CLパッケージは、Common Lispのletフォームにより厳密に従う
下記のマクロを定義する:
このフォームは、確立する束縛が純粋にレキシカルである点以外はlet
とほぼ似ている。レキシカルな束縛はCのような言語の局所変数と
類似している: 物理的にlexical-let(マクロ展開後)の本体内の
コードだけが束縛変数を参照してよい。
(setq a 5)
(defun foo (b) (+ a b))
(let ((a 2)) (foo a))
⇒ 4
(lexical-let ((a 2)) (foo a))
⇒ 7
この例では、aの正規のlet束縛は実際グローバル変数a
を一時的に変更するので、fooは2へのaの束縛を
見ることができる。しかしlexical-letは実際本体内で使うために別の
局所変数aを作り、同名のグローバル変数にどんな影響もない。
レキシカルな束縛の最も重要な使用法はクロージャを作ることである。 クロージャは外のレキシカル変数を参照する関数オブジェクトである。 たとえば:
(defun make-adder (n)
(lexical-let ((n n))
(function (lambda (m) (+ n m)))))
(setq add17 (make-adder 17))
(funcall add17 4)
⇒ 21
呼び出し(make-adder 17)は引数に17を加える関数オブジェクトを
戻す。letがlexical-letの代わりに使われる場合、
関数オブジェクトはmake-adder自身の呼び出しの間だけ17へ
束縛されているグローバルのnを参照するだろう。
(defun make-counter ()
(lexical-let ((n 0))
(function* (lambda (&optional (m 1)) (incf n m)))))

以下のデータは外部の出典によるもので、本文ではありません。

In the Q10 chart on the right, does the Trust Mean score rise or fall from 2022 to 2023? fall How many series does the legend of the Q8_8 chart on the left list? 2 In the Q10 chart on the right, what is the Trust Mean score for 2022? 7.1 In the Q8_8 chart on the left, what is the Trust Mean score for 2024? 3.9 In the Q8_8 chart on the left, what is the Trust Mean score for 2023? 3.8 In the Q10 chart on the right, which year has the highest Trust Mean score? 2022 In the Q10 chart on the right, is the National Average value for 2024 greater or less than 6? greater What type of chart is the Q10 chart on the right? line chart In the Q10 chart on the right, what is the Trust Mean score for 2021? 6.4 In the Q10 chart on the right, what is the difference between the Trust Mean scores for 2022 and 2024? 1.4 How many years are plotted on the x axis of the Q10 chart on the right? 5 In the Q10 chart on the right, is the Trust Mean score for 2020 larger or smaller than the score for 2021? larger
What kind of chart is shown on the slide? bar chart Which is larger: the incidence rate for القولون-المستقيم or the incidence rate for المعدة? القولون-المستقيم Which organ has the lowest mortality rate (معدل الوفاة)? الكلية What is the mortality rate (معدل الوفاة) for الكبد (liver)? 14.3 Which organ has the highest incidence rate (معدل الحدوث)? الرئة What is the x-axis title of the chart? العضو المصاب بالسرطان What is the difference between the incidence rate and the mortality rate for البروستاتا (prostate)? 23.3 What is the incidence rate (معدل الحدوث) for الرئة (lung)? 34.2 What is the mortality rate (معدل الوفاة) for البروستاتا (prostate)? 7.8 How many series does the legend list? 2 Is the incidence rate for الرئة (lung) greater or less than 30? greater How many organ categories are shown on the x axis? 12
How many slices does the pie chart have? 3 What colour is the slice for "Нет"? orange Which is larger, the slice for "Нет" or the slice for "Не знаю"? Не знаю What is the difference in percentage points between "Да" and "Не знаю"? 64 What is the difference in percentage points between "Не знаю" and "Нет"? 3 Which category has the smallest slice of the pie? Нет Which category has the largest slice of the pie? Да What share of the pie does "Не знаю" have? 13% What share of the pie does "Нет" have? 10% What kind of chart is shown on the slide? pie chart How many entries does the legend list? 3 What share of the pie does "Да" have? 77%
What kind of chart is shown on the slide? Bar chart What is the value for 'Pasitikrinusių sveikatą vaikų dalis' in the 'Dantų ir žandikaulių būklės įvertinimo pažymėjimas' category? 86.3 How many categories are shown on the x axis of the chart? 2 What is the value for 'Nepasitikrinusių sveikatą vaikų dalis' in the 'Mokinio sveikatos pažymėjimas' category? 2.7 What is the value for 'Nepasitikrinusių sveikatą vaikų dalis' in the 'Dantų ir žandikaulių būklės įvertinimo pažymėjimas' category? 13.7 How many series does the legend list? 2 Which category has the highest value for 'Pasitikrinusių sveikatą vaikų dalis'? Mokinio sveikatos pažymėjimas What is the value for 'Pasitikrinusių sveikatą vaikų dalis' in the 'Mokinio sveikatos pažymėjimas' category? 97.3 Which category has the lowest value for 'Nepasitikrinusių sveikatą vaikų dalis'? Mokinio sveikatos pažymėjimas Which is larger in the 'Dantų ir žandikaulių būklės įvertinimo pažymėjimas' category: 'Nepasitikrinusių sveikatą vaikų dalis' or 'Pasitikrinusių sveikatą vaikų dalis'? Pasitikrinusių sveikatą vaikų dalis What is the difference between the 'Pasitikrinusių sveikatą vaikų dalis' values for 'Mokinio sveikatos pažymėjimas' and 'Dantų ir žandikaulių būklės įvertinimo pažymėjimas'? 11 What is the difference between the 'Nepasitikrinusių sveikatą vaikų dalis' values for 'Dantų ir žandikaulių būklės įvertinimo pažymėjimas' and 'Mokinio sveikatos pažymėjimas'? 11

(setq count-1 (make-counter))
(funcall count-1 3)
⇒ 3
(funcall count-1 14)
⇒ 17
(setq count-2 (make-counter))
(funcall count-2 5)
⇒ 5
(funcall count-1 2)
⇒ 19
(funcall count-2)
⇒ 6
ここでmake-counterへの各呼び出しは別の局所変数nを作る。
それは戻される関数オブジェクト用の私的なカウンターとして働く。
その上で閉じられたレキシカル変数は、ちょうど他のLispオブジェクトと
同様にそれへの最後の参照がなくなるまで存続する。たとえば、
count-2は変数nのインスタンスを参照する関数オブジェクトを
参照する; これはその変数への唯一の参照なので、
(setq count-2 nil)の後にはガベジコレクタはnのこの
インスタンスを削除できるだろう。もちろん、lexical-letが実際には
クロージャをまったく作らない場合、レキシカル変数はlexical-letが
戻るとすぐに自由である。
多くのクロージャはそれらが参照する束縛のエクステントの間だけ使われる;
これらはLisp語法では“downward funargs”として知られている。クロージャ
がこのように使われる場合、正規のEmacs Lisp動的束縛で十分であり、
lexical-letクロージャより効率的だろう。
(defun add-to-list (x list)
(mapcar (function (lambda (y) (+ x y))) list))
(add-to-list 7 '(1 2 5))
⇒ (8 9 12)
このラムダはxがまだ束縛されているときにのみ使われているので、
そのために真のクロージャを作ることは必要ではない。
名前付きクロージャを作るためにlexical-letの内部でdefunや
fletを使うことができる。いくつかのクロージャが1個の
lexical-letの本体で作られる場合、それらはすべてレキシカル変数の
同じインスタンスの上で閉じている。
lexical-letフォームはCommon Lispへの拡張である。真のCommon Lisp
では、すべての束縛はそうではないと宣言されない限りレキシカルである。
このフォームはちょうどlexical-letと似ているが、束縛は
let*の方法のように順次に作られる点が異なる。